Biofilms are assemblages of microbial cells, extracellular polymeric substances (EPS), and other components extracted from the environment in which they develop. Within biofilms, the spatial distribution of these components can vary. Here we present a fundamental characterization study to show differences between biofilms formed by Gram-positive methicillin-resistant Staphylococcus aureus (MRSA), Gram-negative Pseudomonas aeruginosa, and the yeast-type Candida albicans using synchrotron macro attenuated total reflectance-Fourier transform infrared (ATR-FTIR) microspectroscopy. We were able to characterise the pathogenic biofilms' heterogeneous distribution, which is challenging to do using traditional techniques. Multivariate analyses revealed that the polysaccharides area (1200-950 cm^-1) accounted for the most significant variance between biofilm samples, and other spectral regions corresponding to amides, lipids, and polysaccharides all contributed to sample variation. In general, this study will advance our understanding of microbial biofilms and serve as a model for future research on how to use synchrotron source ATR-FTIR microspectroscopy to analyse their variations and spatial arrangements.

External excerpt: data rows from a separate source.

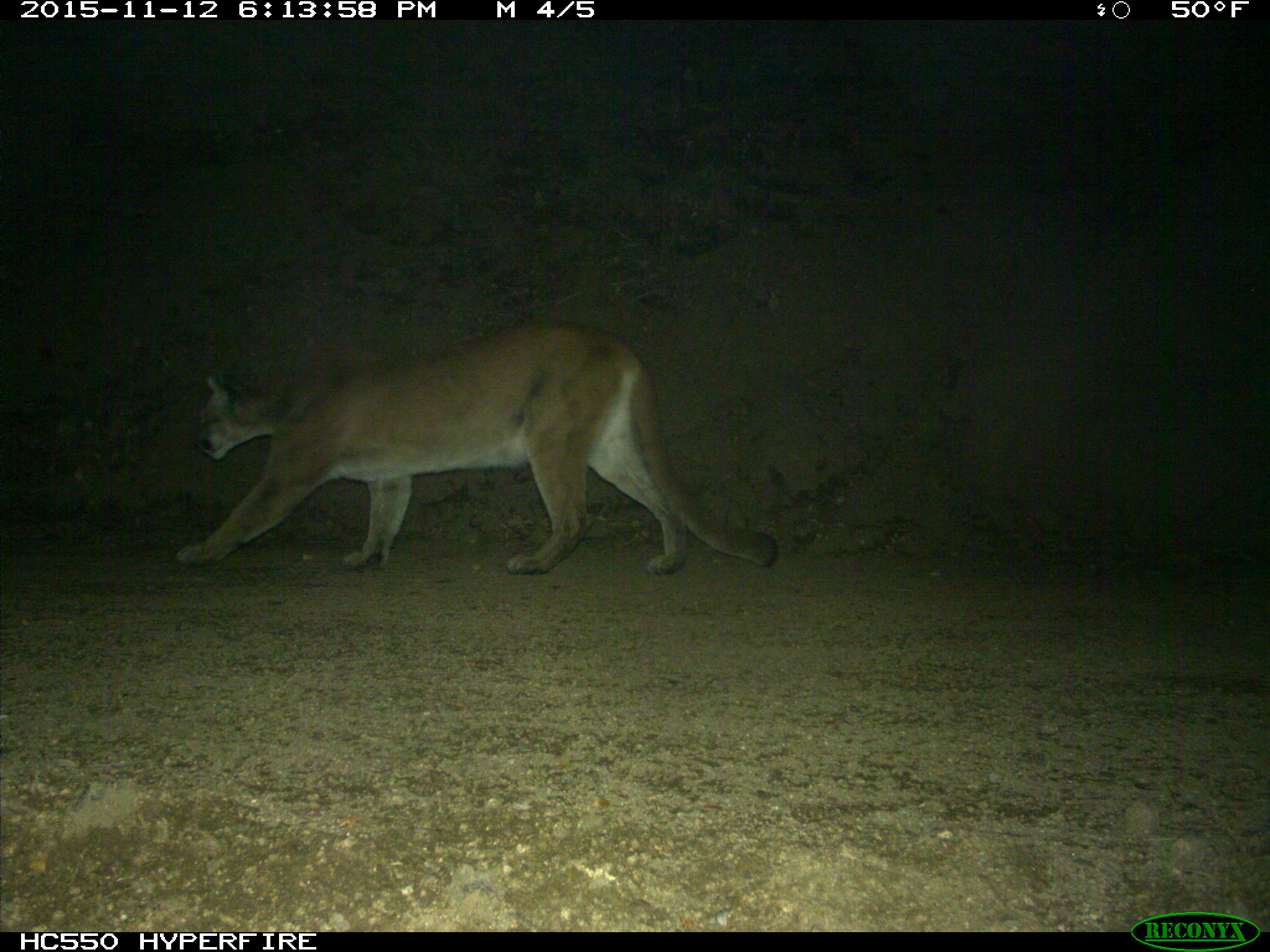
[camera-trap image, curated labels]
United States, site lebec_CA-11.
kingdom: Animalia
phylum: Chordata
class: Mammalia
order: Carnivora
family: Felidae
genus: Puma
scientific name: Puma concolor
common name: mountain lion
Puma concolor (mountain lion).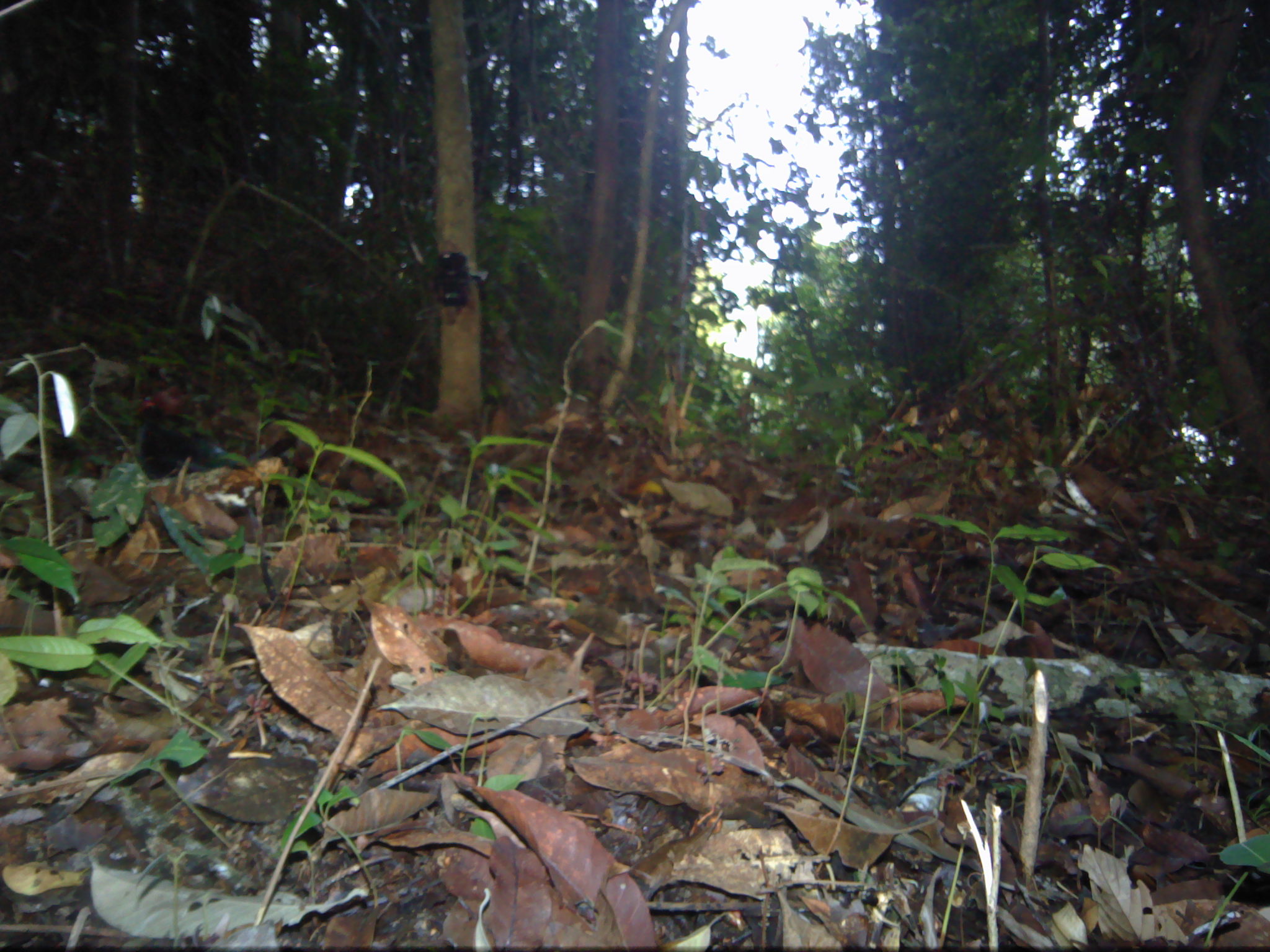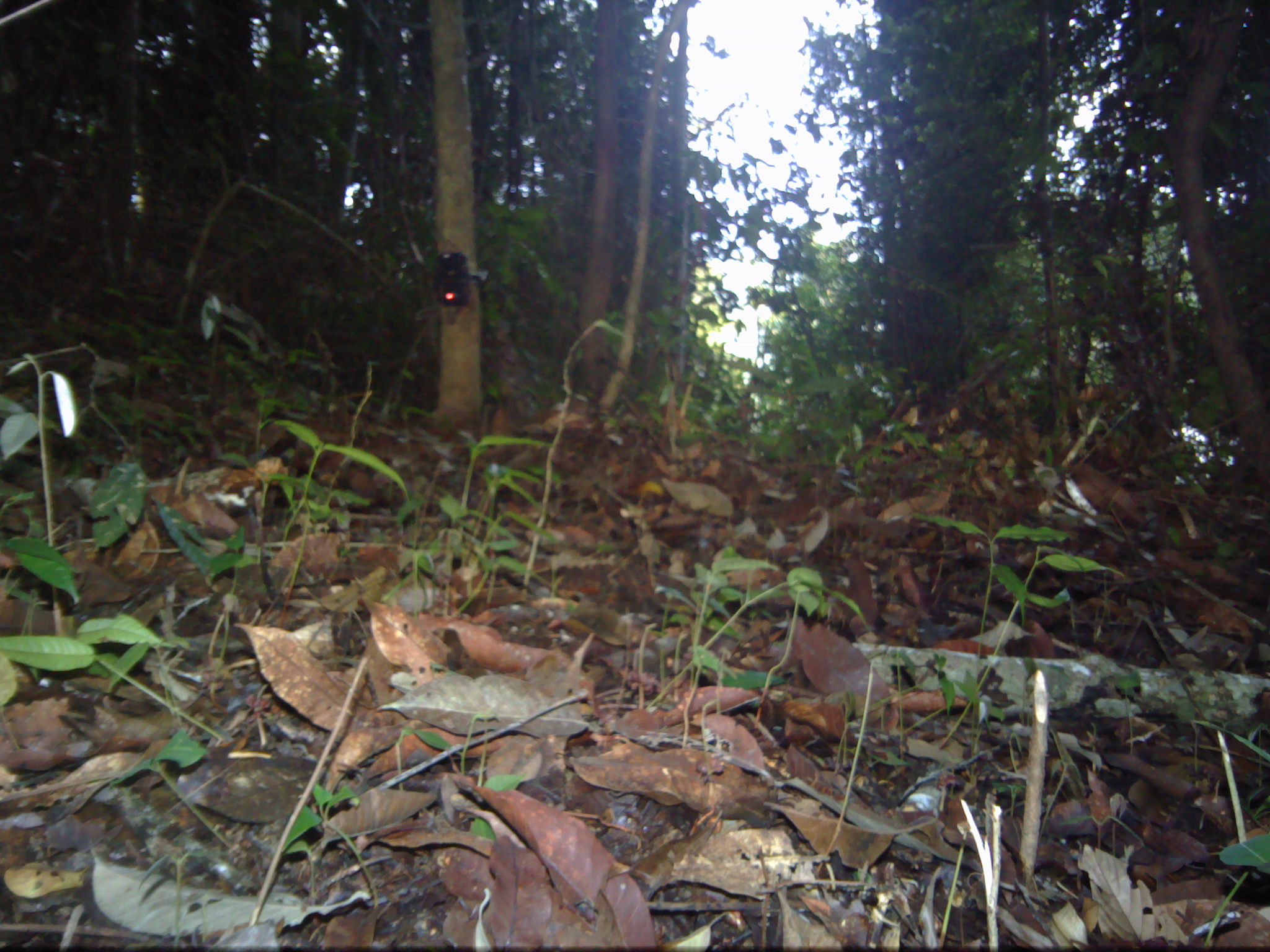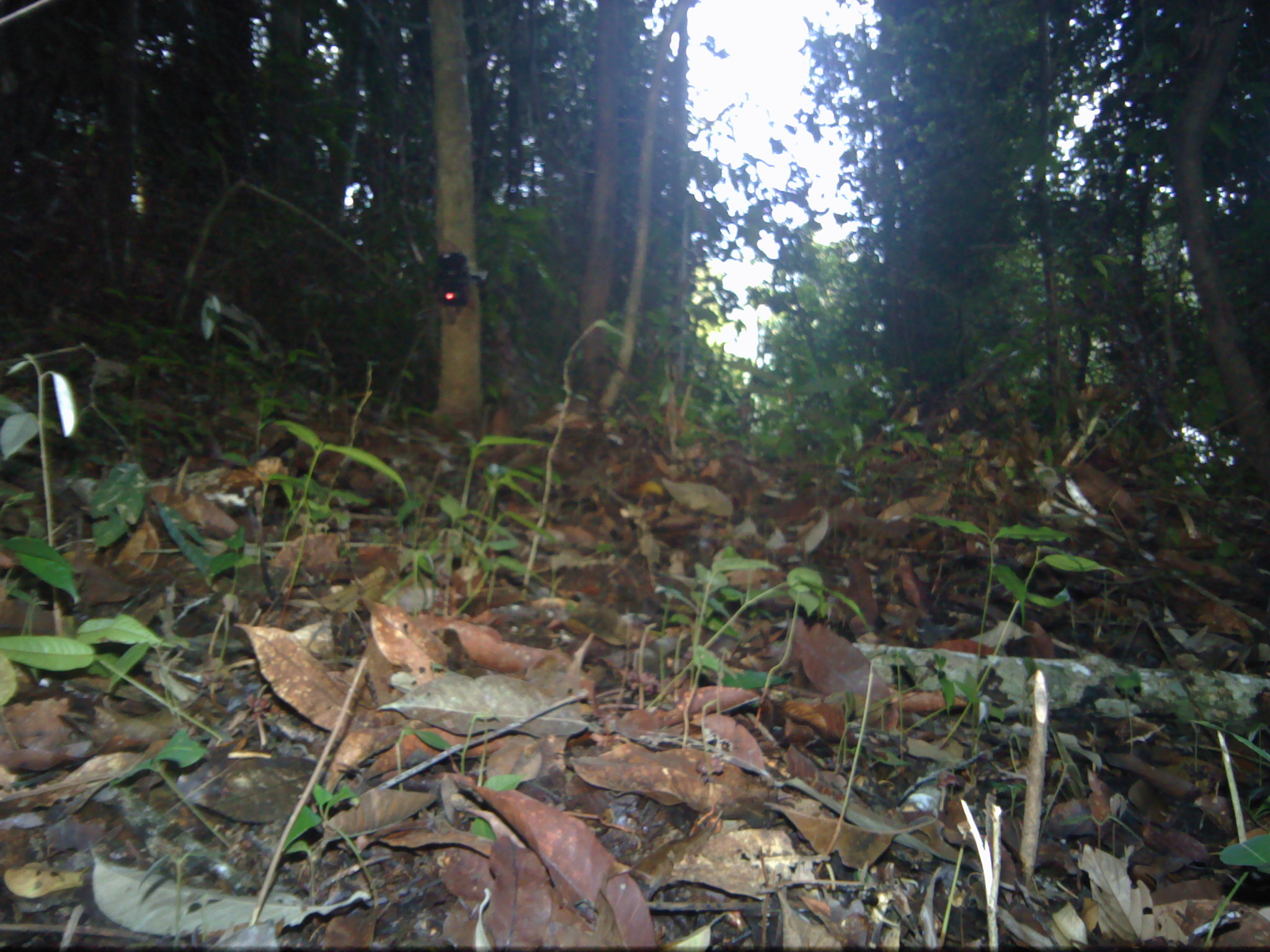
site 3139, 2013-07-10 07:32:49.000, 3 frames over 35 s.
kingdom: Animalia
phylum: Chordata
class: Aves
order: Galliformes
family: Phasianidae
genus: Rollulus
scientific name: Rollulus rouloul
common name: crested partridge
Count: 1.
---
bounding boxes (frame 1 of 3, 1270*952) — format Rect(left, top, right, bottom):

Keywords: ATR; biofilms; chemometrics; infrared; spatial heterogeneity; synchrotron.

Figure 1

SEM and CLSM images showing the morphology of pathogenic biofilms formed by MRSA, P. aeruginosa and C. albicans. An example of an early pseudohyphal cell (yellow) and yeast cell (red) are highlighted in the C. albicans biofilm. Scale bars in the insets of the electron micrographs are 1 µm for the two bacterial species and 5 µm for C. albicans.

Figure 2

Average macro ATR-FTIR spectra for the three biofilms. MRSA, PA (P. aeruginosa) and CA (C. albicans). Regions characteristic of chemical species of interest are highlighted.

Figure 3

Synchrotron macro ATR-FTIR spectral maps of the biofilms formed by MRSA, P. aeruginosa and C. albicans. All scale bars are 2 µm.

Figure 4

HCA maps of biofilm samples to identify and group regions high in amide I. The FTIR chemical image of the Amide I band (left), the HCA map of the 5 clusters (middle) and the average spectra of the clusters (right). The black arrows refer to the average spectrum, representative of the same colored cluster, which was chosen for further PCA analysis.

Figure 5

PCA analysis of the 2nd derivative spectra for each biofilm sample. (A) Second derivative spectra for each biofilm sample. (B) PCA score plots showing projections against the first 3 PCs that explain the majority of the spectral variation. (C) PC loading plots for the first 3 PCs. The wavenumbers at which significant change occurs are designated.